Neural Style Transfer

What is neural style transfer?

Neural Style Transfer (NST) is a technique that applies the stylistic appearance of one image, known as the style image, to the content of another, known as the content image. Unlike typical training processes in machine learning, NST doesn't learn parameters but instead optimizes pixel values directly to produce artistic effects.

Artistic rendering of NST

Implementing NST requires examining both shallow and deep features extracted by a convolutional neural network (ConvNet). This process often utilizes a form of transfer learning where a ConvNet, such as VGG that has been pre-trained on a large dataset, is repurposed to merge the content and style of two separate images.

What Do Deep ConvNets Learn?

First let's visualize what a deep network is learning, given an AlexNet like ConvNets:

Pick a unit in layer $l$ and find the nine image patches that maximize the unit's activation (which image patches maximally activate that hidden units' activations).
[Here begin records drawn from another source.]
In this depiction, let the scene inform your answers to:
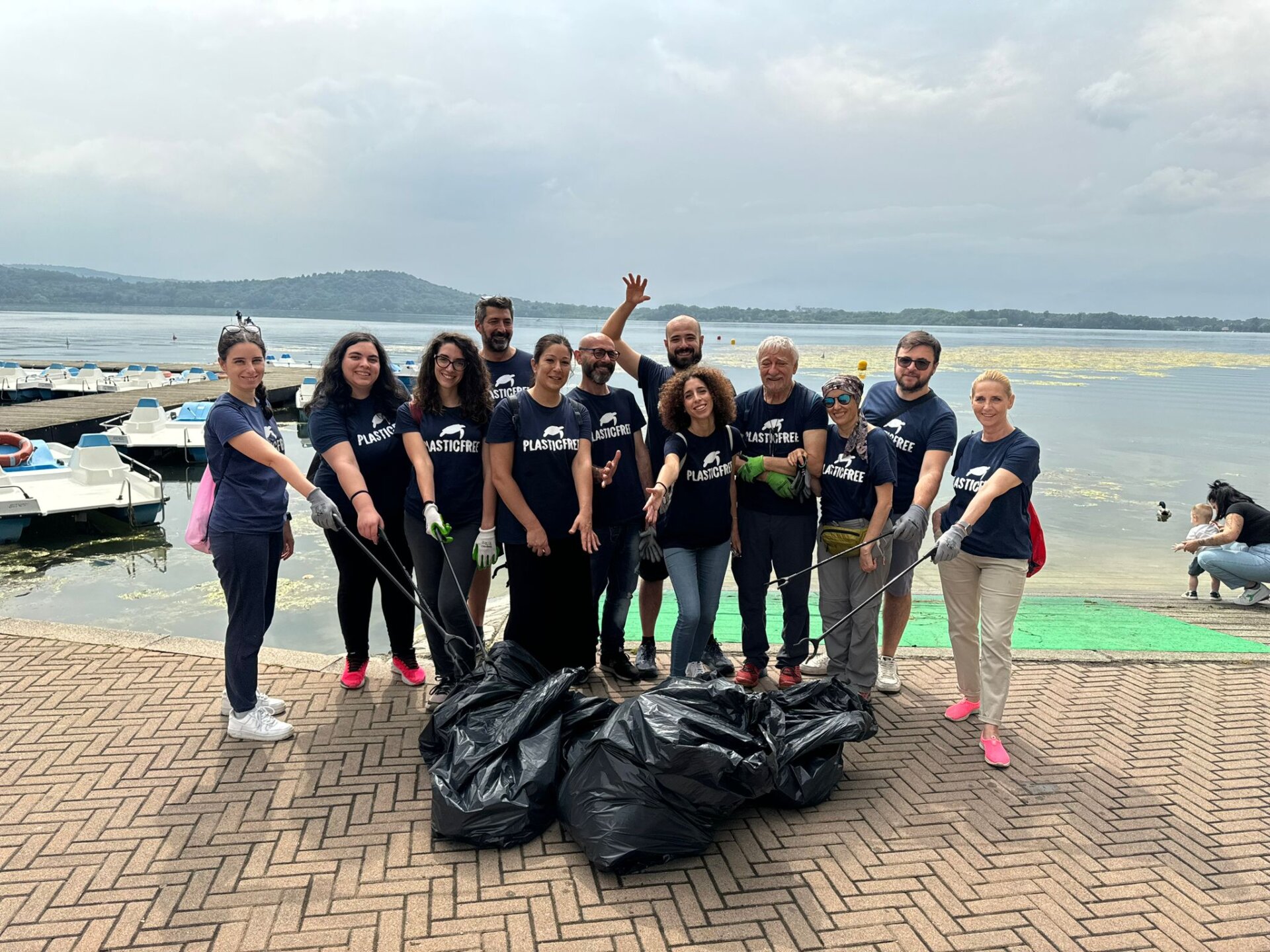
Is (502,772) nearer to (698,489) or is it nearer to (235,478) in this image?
(698,489)

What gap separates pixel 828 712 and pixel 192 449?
55.1 feet

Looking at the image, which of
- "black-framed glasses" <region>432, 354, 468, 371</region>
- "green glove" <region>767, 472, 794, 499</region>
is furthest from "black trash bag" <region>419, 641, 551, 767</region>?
"green glove" <region>767, 472, 794, 499</region>

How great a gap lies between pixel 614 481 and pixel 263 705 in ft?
7.12

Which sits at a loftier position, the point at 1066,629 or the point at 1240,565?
the point at 1240,565

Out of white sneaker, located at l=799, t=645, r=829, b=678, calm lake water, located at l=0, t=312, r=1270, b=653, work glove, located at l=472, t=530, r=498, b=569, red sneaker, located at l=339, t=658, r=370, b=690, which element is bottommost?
calm lake water, located at l=0, t=312, r=1270, b=653

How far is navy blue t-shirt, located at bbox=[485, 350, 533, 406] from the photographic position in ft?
15.5

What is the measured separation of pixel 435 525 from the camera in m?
3.92

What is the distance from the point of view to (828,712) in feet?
11.9

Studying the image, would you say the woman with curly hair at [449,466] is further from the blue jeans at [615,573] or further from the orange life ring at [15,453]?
the orange life ring at [15,453]

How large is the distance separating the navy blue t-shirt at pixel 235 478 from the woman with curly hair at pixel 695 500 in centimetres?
188

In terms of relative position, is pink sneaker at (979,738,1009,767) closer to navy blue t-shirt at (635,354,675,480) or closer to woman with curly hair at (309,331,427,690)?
navy blue t-shirt at (635,354,675,480)

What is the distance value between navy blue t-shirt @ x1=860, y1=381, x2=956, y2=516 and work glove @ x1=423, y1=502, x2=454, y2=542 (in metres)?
2.37

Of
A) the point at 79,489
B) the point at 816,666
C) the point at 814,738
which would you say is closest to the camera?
the point at 814,738

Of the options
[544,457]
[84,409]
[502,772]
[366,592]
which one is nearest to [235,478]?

Notice that a hidden unit in layer one will see a relatively small portion of the input image; if you plotted it, it'll match a small section of the input image in the shallower layers, while it will get a larger sectioned image in deeper layers. Go on and repeat this process for other units and layers.

Once plotted, we can see that it turns out that layer $1$ (and other shallower layers) are learning the low level representations of the image like colors and edges. You will find out that each layer as you go deeper is learning more complex representations as in the deeper layers, a hidden unit will see a larger region of the image.

Layer-wise feature visualization

The first layer was created using the weights of the first layer. Other images are generated using the receptive field in the image that triggered the neuron to be max. later units are actually seen larger image patches, but we have plotted the image patches as the same size on the image above for an easy comparison.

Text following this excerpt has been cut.